Depuis près de trois ans, la FIFA refusait de faire paraître ce rapport de 430 pages, malgré un vote favorable à la publication de son comité exécutif, en décembre 2014. Officiellement, elle se rangeait à l’avis de l’Allemand Hans-Joachim Eckert, président de la chambre de jugement du comité d’éthique de la Fédération – dont le mandat n’a pas été renouvelé en mai –, qui s’opposait à une publication tant que des « procédures éthiques » étaient ouvertes contre des dirigeants du football mondial.

Platini dédouané

En novembre 2014, M. Eckert avait rendu ses conclusions à partir du rapport Garcia. Dans sa synthèse, il avait estimé, en substance, que si des « conduites douteuses » avaient bien accompagné le processus d’attribution du Mondial 2022 au Qatar, elles ne pouvaient être qualifiées de faits de « corruption » et remettre en cause le double vote d’attribution du 2 décembre 2010. Cette prise de position avait entraîné la démission fracassante de M. Garcia, qui dénonçait une présentation « erronée » de son travail.

Ce qui ressort du rapport n’est toutefois guère de nature à changer la donne. Dans son chapitre consacré au Mondial 2018, l’enquêteur américain blanchit totalement le comité de candidature russe. Et ce même si ce dernier ne lui a fourni qu’un nombre limité de documents, ses ordinateurs ayant été détruits… Concernant l’attribution de l’édition 2022 au Qatar, le document apporte peu d’éléments nouveaux à l’aune des faits déjà relatés par les médias depuis le scrutin de 2010.

M. Garcia dédouane Michel Platini, président de l’Union des associations européennes de football (UEFA) entre 2007 et 2015 et dont le mandat a été suspendu : sa participation à un déjeuner organisé à l’Elysée, le 23 novembre 2010, avec l’actuel émir du Qatar et Nicolas Sarkozy, avait alimenté les soupçons de collusion. Selon l’enquêteur, « aucune preuve n’a été découverte liant le vote de M. Platini », en faveur du Qatar, « aux investissements » de l’émirat en France.

Le rapport montre toutefois un « paiement à titre privé » de 2 millions de livres sterling (2,3 millions d’euros) effectué, en 2011, en faveur de la fille âgée de 10 ans du Brésilien Ricardo Teixeira, alors membre du comité exécutif de la FIFA, par l’Espagnol Sandro Rosell – ex-président du FC Barcelone, aujourd’hui en prison pour fraude.

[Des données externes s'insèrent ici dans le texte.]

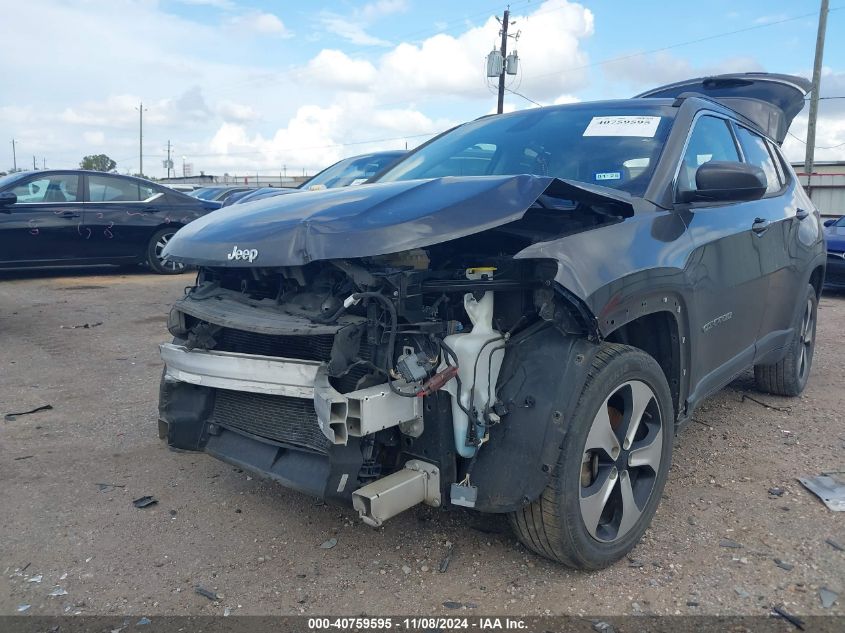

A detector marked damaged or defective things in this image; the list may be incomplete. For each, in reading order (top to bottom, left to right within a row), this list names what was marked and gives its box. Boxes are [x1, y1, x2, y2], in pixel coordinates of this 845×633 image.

crumpled hood [162, 173, 628, 266]
torn fender panel [162, 174, 632, 268]
damaged gray jeep suv [157, 74, 824, 568]
shattered plastic debris [4, 402, 53, 422]
shattered plastic debris [796, 472, 844, 512]
shattered plastic debris [195, 584, 219, 600]
shattered plastic debris [816, 588, 836, 608]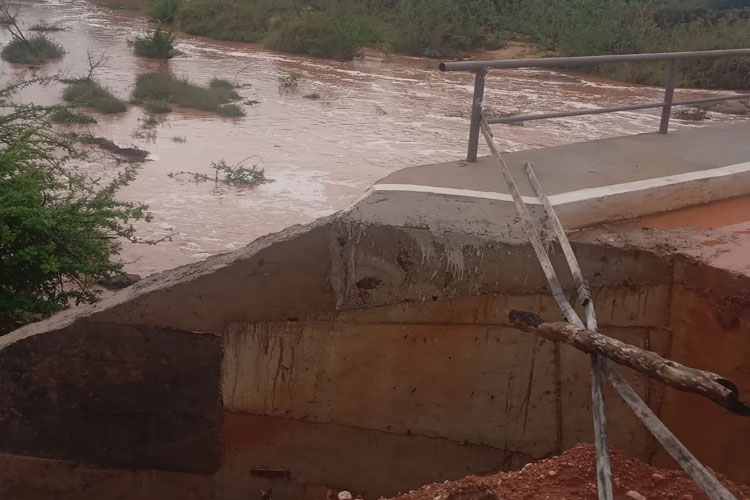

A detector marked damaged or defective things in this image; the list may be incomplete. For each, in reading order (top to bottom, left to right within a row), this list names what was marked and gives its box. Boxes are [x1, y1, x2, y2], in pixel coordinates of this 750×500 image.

Celui-ci œuvrait à l’époque comme consultant pour le comité de candidature qatari.

L’ex-procureur américain indique que le comité qatari a « utilisé les ressources » de l’académie Aspire, un vaste complexe sportif basé à Doha, « pour influencer les membres du comité exécutif ». S’il s’attarde sur les paiements effectués par le Qatari Mohamed Ben Hammam, ex-vice-président de la FIFA aujourd’hui banni à vie, M. Garcia estime que ces versements n’ont aucun lien avec l’attribution du Mondial 2022.

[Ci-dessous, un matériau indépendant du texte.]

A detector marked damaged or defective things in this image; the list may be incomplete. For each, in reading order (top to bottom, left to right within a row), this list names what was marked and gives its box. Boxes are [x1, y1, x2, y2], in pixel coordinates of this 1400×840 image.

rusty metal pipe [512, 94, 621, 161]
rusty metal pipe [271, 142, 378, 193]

En conclusion, l’enquêteur regrette « un manque de transparence » et constate « l’échec des règles anti-collusion » lors de ce processus de double attribution entaché de forts « soupçons ». M. Garcia rend même hommage à celui qui présida la FIFA de 1998 à 2015, Sepp Blatter, pour ses « avancées positives pour réformer l’organisation ».

Une soudaine « opération transparence »

Il affirme que le Suisse – suspendu pour six ans pour un versement fait à M. Platini en 2011 – n’a violé aucune règle lors de cette attribution. Il révèle toutefois que sa secrétaire a tenté de profiter de sa position pour rapprocher son mari, un architecte zurichois, des dirigeants qataris.

Dans un communiqué, M. Eckert a indiqué que l’actuel président de la FIFA, Gianni Infantino, ne l’avait pas contacté avant la publication du rapport. Le magistrat allemand n’était pas le seul à détenir une copie de ce document, conservé dans un coffre par Marco Villiger, directeur juridique et secrétaire général adjoint de l’instance internationale.

En publiant ce rapport, la FIFA espère se donner un peu d’air, à un an du prochain tournoi planétaire, organisé en Russie. Mais cette soudaine « opération transparence » ne va pas dissiper les soupçons. A ce jour, treize des vingt-deux membres du comité exécutif, qui ont participé au scrutin d’attribution de 2010, ont été soit inculpés par la justice soit suspendus, écartés ou avertis par la Fédération en raison du « Qatargate » ou pour d’autres dossiers.